Of course, just because you call yourself a real estate technology company, also known as “prop-tech,” doesn’t mean you always get it right. Zillow shut down its iBuyer division, Zillow Offers, at the beginning of November, acknowledging a potential loss of hundreds of millions of dollars, and said it was cutting its workforce by 25 percent.

Trend 2: Interest rates are rising (this time, for real).

Since the Great Recession, mortgage industry observers and economists have annually foretold the rising of interest rates. In 2010, 30-year mortgage interest rates were around 4.69 percent but fell to the mid-3 percent range by 2012, according to Rocket Mortgage, and mostly stayed there. At the end of 2018 and the beginning of 2019, mortgage rates briefly hit 5.34 percent.

▶ **INFORMATION GIVEN**

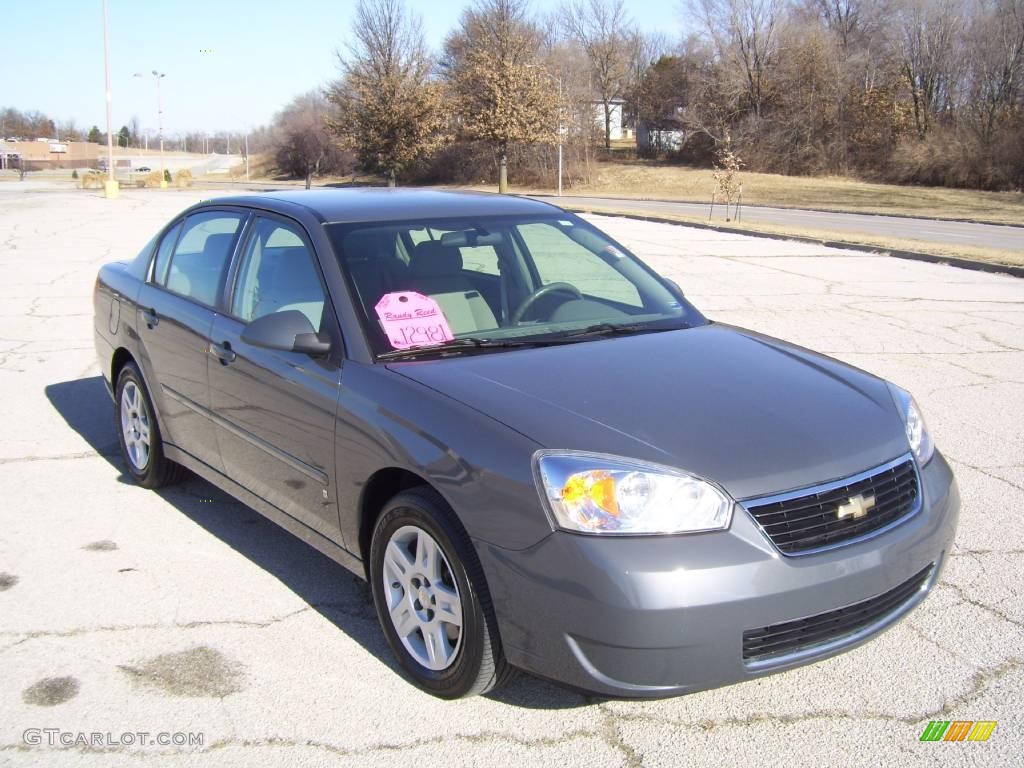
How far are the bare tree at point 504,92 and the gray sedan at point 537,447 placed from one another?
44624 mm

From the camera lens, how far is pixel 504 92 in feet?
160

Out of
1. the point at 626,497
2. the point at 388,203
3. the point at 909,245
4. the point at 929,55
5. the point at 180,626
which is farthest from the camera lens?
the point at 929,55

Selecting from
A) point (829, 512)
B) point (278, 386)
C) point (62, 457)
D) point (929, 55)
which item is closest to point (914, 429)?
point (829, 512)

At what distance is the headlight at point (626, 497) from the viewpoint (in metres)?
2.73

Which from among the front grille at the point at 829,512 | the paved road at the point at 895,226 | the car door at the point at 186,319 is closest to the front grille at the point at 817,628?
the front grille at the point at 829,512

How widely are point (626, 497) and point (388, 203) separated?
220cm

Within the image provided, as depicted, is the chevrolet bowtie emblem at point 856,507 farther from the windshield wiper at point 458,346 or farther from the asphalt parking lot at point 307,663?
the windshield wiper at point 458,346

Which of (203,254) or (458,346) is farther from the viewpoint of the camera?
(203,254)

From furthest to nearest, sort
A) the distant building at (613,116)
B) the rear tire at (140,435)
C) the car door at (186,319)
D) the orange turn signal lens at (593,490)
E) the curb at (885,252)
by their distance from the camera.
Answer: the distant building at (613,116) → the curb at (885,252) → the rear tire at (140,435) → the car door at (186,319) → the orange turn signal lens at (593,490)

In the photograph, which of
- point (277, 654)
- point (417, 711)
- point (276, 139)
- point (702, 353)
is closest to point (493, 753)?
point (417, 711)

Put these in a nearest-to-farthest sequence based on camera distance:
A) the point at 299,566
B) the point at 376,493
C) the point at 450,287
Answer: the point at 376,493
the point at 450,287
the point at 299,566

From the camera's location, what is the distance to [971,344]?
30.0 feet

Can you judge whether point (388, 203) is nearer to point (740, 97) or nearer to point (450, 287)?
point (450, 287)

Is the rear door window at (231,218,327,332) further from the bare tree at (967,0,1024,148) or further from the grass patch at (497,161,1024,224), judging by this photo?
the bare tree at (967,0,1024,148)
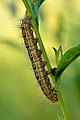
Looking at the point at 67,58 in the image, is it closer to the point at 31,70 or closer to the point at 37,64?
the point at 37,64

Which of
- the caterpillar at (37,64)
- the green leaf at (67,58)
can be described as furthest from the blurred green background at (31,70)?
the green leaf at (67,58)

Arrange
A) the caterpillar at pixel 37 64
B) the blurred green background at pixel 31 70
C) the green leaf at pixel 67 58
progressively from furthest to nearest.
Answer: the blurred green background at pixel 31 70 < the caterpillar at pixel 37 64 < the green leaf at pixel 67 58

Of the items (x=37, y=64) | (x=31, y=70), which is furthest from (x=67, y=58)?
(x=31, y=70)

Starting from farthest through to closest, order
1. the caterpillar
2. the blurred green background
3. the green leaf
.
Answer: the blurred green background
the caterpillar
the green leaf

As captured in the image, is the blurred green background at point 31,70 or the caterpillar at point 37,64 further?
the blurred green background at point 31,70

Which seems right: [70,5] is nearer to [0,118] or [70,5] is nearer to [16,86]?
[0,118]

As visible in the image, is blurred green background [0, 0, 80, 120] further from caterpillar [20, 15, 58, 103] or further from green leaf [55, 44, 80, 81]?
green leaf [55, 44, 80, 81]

---

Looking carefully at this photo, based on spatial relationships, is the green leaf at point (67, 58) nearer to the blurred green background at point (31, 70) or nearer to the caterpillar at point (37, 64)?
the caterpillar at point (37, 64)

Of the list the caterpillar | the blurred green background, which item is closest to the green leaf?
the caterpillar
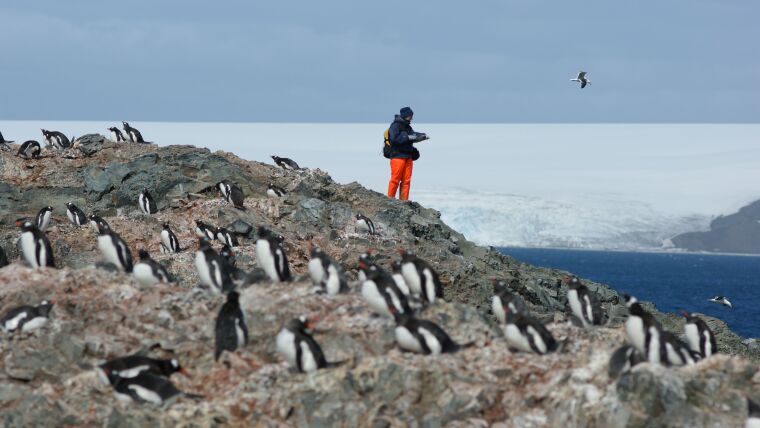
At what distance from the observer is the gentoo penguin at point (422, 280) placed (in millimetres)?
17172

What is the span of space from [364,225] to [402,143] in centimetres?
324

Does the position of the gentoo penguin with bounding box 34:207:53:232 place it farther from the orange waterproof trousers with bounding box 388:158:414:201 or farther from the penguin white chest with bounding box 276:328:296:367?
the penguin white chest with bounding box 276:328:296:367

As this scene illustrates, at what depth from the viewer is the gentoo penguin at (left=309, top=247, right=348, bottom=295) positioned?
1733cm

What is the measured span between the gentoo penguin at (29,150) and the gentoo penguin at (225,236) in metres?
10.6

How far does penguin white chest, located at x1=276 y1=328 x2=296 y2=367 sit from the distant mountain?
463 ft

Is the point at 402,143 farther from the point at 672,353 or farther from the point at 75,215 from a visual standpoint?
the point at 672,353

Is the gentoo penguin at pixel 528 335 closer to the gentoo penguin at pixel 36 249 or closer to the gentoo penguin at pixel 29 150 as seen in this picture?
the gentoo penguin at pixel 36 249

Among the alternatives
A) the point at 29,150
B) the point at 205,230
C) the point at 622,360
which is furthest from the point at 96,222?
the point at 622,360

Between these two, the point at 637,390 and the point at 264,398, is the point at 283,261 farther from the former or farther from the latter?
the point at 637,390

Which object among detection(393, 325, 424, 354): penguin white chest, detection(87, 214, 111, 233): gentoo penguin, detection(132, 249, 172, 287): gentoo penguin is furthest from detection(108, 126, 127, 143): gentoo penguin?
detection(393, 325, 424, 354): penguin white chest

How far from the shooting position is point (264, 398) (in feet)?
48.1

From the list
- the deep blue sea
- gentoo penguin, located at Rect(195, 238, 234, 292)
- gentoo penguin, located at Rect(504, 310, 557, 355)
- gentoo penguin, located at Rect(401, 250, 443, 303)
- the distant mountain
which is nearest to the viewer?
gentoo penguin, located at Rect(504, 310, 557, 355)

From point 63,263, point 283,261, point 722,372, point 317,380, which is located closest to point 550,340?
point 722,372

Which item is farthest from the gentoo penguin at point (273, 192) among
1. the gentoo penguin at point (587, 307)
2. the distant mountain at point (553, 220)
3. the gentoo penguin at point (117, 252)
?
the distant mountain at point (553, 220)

==

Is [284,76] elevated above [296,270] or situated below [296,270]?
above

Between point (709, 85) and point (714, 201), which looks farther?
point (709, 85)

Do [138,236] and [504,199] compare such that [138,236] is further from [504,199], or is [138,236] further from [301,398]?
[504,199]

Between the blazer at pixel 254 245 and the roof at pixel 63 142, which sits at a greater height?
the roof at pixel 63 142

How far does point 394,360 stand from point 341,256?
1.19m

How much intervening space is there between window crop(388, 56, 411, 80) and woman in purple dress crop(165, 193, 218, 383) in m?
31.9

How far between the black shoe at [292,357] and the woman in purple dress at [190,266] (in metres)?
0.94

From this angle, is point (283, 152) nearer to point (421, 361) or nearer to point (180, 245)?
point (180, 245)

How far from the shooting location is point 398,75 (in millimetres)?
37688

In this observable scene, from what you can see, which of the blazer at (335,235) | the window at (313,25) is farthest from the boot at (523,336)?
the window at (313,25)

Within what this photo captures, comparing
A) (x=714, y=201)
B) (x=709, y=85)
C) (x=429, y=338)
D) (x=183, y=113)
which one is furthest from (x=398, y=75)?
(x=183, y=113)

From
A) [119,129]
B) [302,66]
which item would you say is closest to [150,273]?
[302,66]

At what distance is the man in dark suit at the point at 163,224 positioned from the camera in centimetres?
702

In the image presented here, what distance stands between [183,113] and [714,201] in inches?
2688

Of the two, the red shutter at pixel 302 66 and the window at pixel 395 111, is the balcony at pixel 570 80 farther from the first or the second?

▶ **REQUIRED ACTIONS**
• a. Duplicate the real estate passage from "Trend 2: Interest" up to and including "hit 5.34 percent.".
• b. List every year named in the real estate passage.
• c. Resume the real estate passage from where it stops.
The rows are separate from the real estate passage.

▶ **ANSWERS BY TASK**
• a.
Trend 2: Interest rates are rising (this time, for real).

Since the Great Recession, mortgage industry observers and economists have annually foretold the rising of interest rates. In 2010, 30-year mortgage interest rates were around 4.69 percent but fell to the mid-3 percent range by 2012, according to Rocket Mortgage, and mostly stayed there. At the end of 2018 and the beginning of 2019, mortgage rates briefly hit 5.34 percent.

• b. 2010, 2012, 2018, 2019

• c.
They quickly declined, and in January 2020, mortgage rates were back at around 3.7 percent. And then the novel coronavirus hit, the Federal Reserve Bank lowered the federal funds rate to between 0 and 0.25 percent, and mortgage interest rates dropped below 3 percent.

What happens now? Lawrence Yun, the chief economist of the National Association of Realtors, and Mike Fratantoni, the chief economist of the Mortgage Bankers Association, agree that interest rates will rise. And Fed Chair Jerome H. Powell’s pronouncement that the Federal Reserve will look to raise the federal funds rate three times in 2022, while phasing out its bond-buying program, makes it likely that mortgage rates will rise.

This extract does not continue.